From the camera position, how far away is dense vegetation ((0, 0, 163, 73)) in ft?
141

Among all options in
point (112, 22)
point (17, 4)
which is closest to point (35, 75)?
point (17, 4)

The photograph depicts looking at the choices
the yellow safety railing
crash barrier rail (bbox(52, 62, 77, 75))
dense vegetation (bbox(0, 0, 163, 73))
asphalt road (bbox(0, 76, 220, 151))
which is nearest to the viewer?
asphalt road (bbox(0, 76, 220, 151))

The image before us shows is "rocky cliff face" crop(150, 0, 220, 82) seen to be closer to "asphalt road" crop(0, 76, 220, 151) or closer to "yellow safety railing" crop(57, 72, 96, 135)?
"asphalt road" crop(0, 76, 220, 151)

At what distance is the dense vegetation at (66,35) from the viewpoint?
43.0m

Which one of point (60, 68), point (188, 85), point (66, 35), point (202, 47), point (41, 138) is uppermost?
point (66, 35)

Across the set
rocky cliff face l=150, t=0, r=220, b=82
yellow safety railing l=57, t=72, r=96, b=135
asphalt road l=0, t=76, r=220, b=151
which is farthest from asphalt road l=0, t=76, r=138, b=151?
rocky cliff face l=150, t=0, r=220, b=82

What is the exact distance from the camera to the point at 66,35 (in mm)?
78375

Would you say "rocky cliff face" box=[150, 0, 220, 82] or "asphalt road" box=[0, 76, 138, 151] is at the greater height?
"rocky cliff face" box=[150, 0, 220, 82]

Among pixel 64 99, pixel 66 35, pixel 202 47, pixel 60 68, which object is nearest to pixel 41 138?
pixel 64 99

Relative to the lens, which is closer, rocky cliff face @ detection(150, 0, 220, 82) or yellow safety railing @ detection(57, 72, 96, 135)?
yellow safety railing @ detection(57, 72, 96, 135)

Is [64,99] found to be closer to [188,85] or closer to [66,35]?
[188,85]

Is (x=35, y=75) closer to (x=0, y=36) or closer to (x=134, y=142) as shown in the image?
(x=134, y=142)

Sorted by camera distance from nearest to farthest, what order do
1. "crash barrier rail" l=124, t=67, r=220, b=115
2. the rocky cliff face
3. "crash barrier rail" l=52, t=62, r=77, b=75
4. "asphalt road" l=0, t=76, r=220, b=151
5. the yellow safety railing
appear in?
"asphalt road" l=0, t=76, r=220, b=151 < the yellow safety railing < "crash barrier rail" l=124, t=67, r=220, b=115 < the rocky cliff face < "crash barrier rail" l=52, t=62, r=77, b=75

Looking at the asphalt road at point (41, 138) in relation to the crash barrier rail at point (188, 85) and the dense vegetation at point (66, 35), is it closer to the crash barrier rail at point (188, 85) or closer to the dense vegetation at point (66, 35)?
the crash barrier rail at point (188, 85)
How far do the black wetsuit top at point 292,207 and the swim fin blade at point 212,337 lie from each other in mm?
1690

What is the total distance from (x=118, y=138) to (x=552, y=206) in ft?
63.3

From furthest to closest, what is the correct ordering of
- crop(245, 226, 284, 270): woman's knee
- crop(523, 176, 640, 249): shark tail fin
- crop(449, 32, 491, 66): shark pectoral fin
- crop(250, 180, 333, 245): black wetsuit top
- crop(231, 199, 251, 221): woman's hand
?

## Istruzioni
Riscrivi per intero l'elenco qui sopra sostituendo "dense vegetation" con "thick shrubbery" in ogni punto in cui compare. Tutto il resto deve rimanere invariato.

## Risposta scritta
From the camera position, how far away is thick shrubbery ((0, 0, 163, 73)) in ft?
141

Among all options in
point (112, 22)
point (17, 4)
which is closest to point (35, 75)?
point (17, 4)

The photograph depicts looking at the choices
the yellow safety railing
crash barrier rail (bbox(52, 62, 77, 75))
thick shrubbery (bbox(0, 0, 163, 73))
asphalt road (bbox(0, 76, 220, 151))
which is nearest to the viewer?
asphalt road (bbox(0, 76, 220, 151))

The image before us shows is "rocky cliff face" crop(150, 0, 220, 82) seen to be closer to "asphalt road" crop(0, 76, 220, 151) or closer to "yellow safety railing" crop(57, 72, 96, 135)?
"asphalt road" crop(0, 76, 220, 151)

At what distance is the thick shrubbery at (66,35) from the viewpoint?
43.0m

Which one of point (60, 68), point (188, 85), point (66, 35), point (202, 47), point (41, 138) is uppermost?
point (66, 35)

Across the set
rocky cliff face l=150, t=0, r=220, b=82
yellow safety railing l=57, t=72, r=96, b=135
asphalt road l=0, t=76, r=220, b=151
which is farthest from asphalt road l=0, t=76, r=138, b=151?
rocky cliff face l=150, t=0, r=220, b=82

What is the exact distance from the camera to the point at 66,35 (in mm)?
78375

Would you say "rocky cliff face" box=[150, 0, 220, 82] or "asphalt road" box=[0, 76, 138, 151] is at the greater height?
"rocky cliff face" box=[150, 0, 220, 82]

Among pixel 64 99, pixel 66 35, pixel 202 47, pixel 60 68, which object is nearest to pixel 41 138?
pixel 64 99

Relative to the lens, which is closer, rocky cliff face @ detection(150, 0, 220, 82) or yellow safety railing @ detection(57, 72, 96, 135)?
yellow safety railing @ detection(57, 72, 96, 135)

Is [64,99] found to be closer to [188,85] or closer to [66,35]?
[188,85]

Is (x=35, y=75) closer to (x=0, y=36) or closer to (x=134, y=142) as shown in the image?
(x=134, y=142)

Sorted by camera distance from nearest to farthest, what order do
1. "crash barrier rail" l=124, t=67, r=220, b=115
2. the rocky cliff face
3. "crash barrier rail" l=52, t=62, r=77, b=75
4. "asphalt road" l=0, t=76, r=220, b=151
5. the yellow safety railing
appear in?
"asphalt road" l=0, t=76, r=220, b=151 < the yellow safety railing < "crash barrier rail" l=124, t=67, r=220, b=115 < the rocky cliff face < "crash barrier rail" l=52, t=62, r=77, b=75

Looking at the asphalt road at point (41, 138) in relation to the crash barrier rail at point (188, 85) and the thick shrubbery at point (66, 35), is it closer to the crash barrier rail at point (188, 85) or closer to the thick shrubbery at point (66, 35)?
the crash barrier rail at point (188, 85)
How far do the black wetsuit top at point 292,207 and the swim fin blade at point 212,337 lie from each other in mm?
1690

What is the total distance from (x=118, y=138) to (x=552, y=206) in ft?
63.3

From furthest to closest, what is the correct ordering of
- crop(245, 226, 284, 270): woman's knee
- crop(523, 176, 640, 249): shark tail fin
- crop(449, 32, 491, 66): shark pectoral fin
- crop(250, 180, 333, 245): black wetsuit top
- crop(231, 199, 251, 221): woman's hand
?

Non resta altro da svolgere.